### PROBLEM STATEMENT
Without the images, repeat every line of the listing verbatim.

### DATA SECTION
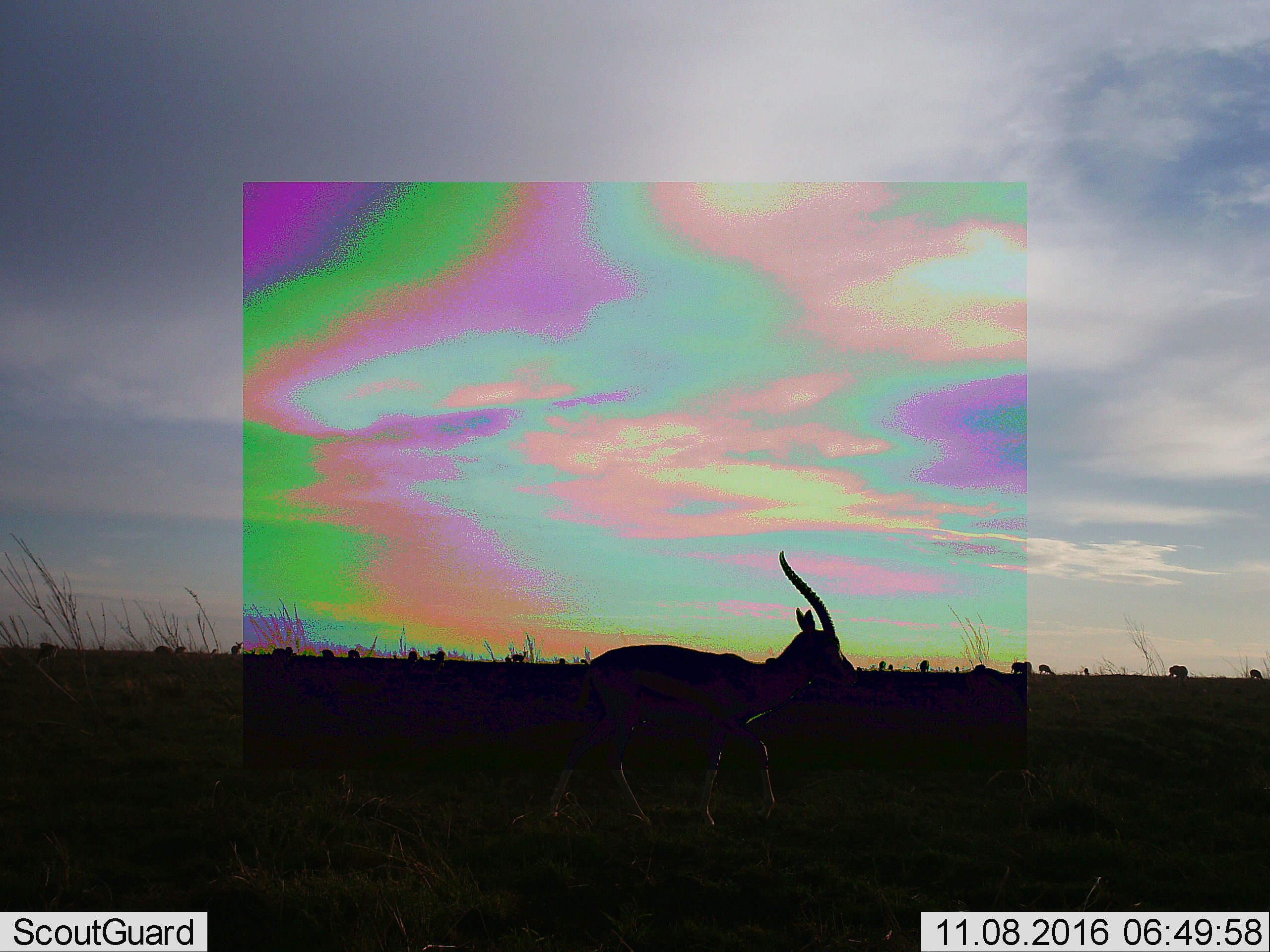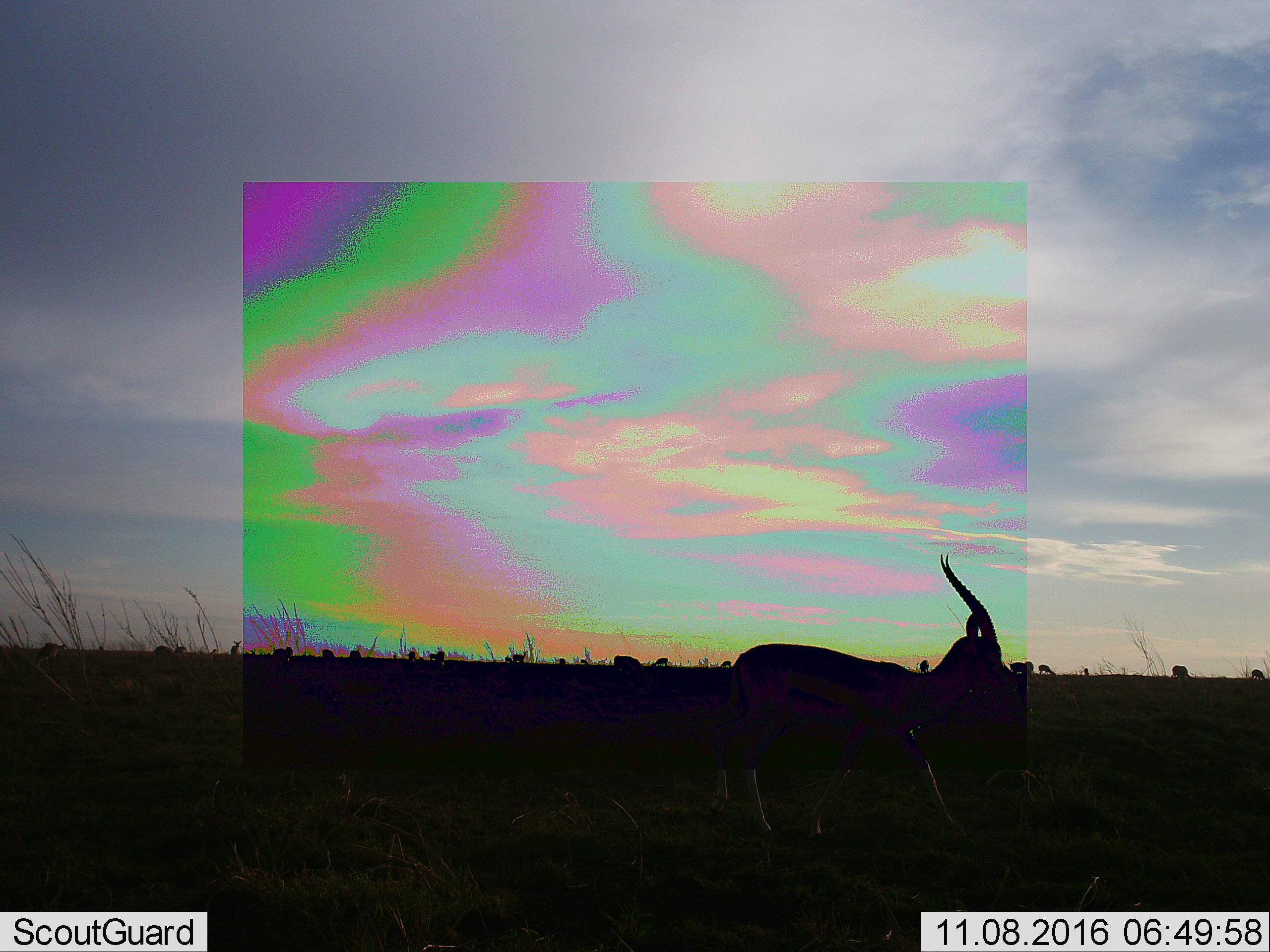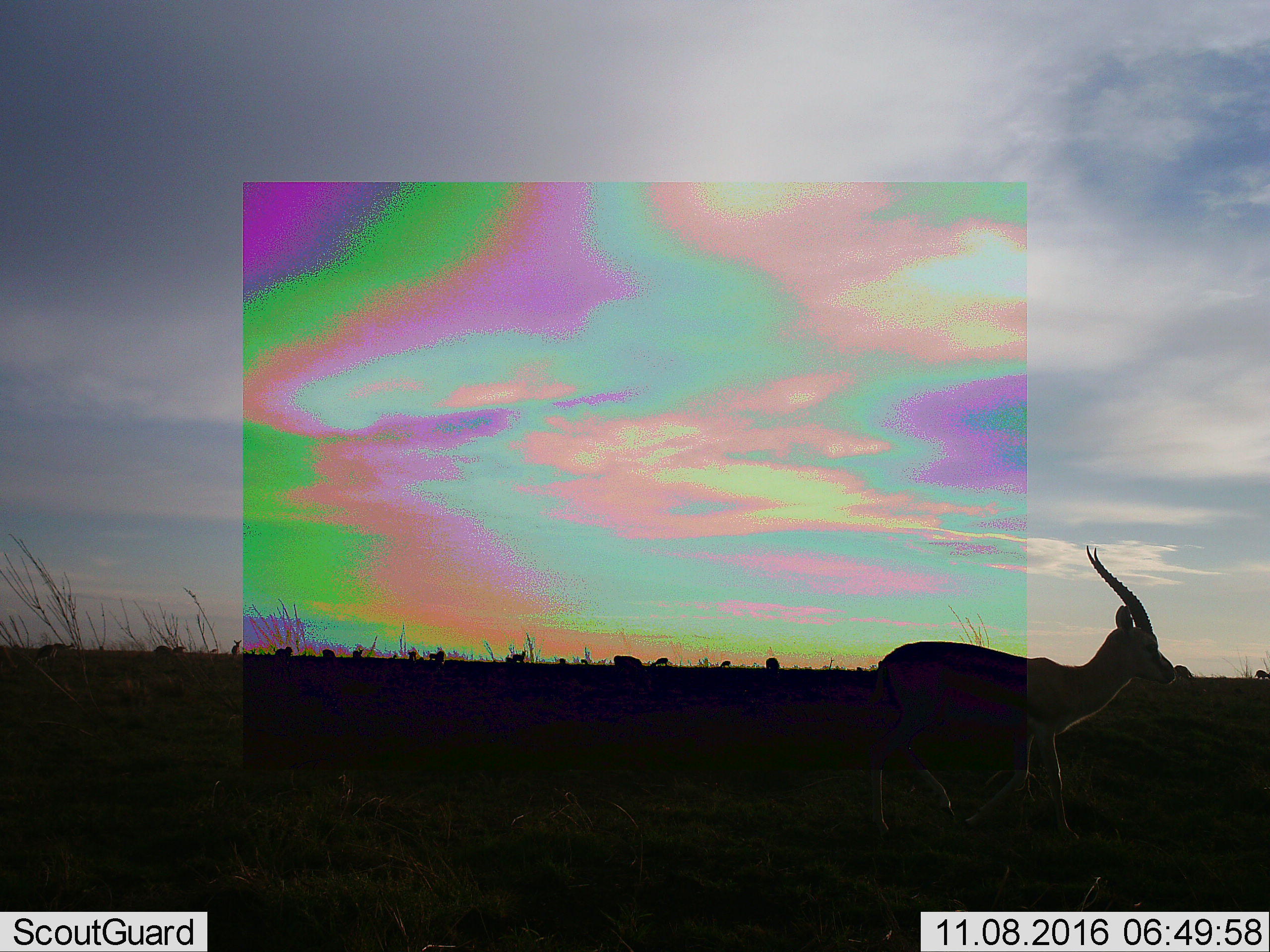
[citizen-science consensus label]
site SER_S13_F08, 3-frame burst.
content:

### FINISHED TASK
[citizen-science consensus label]
site SER_S13_F08, 3-frame burst.
content:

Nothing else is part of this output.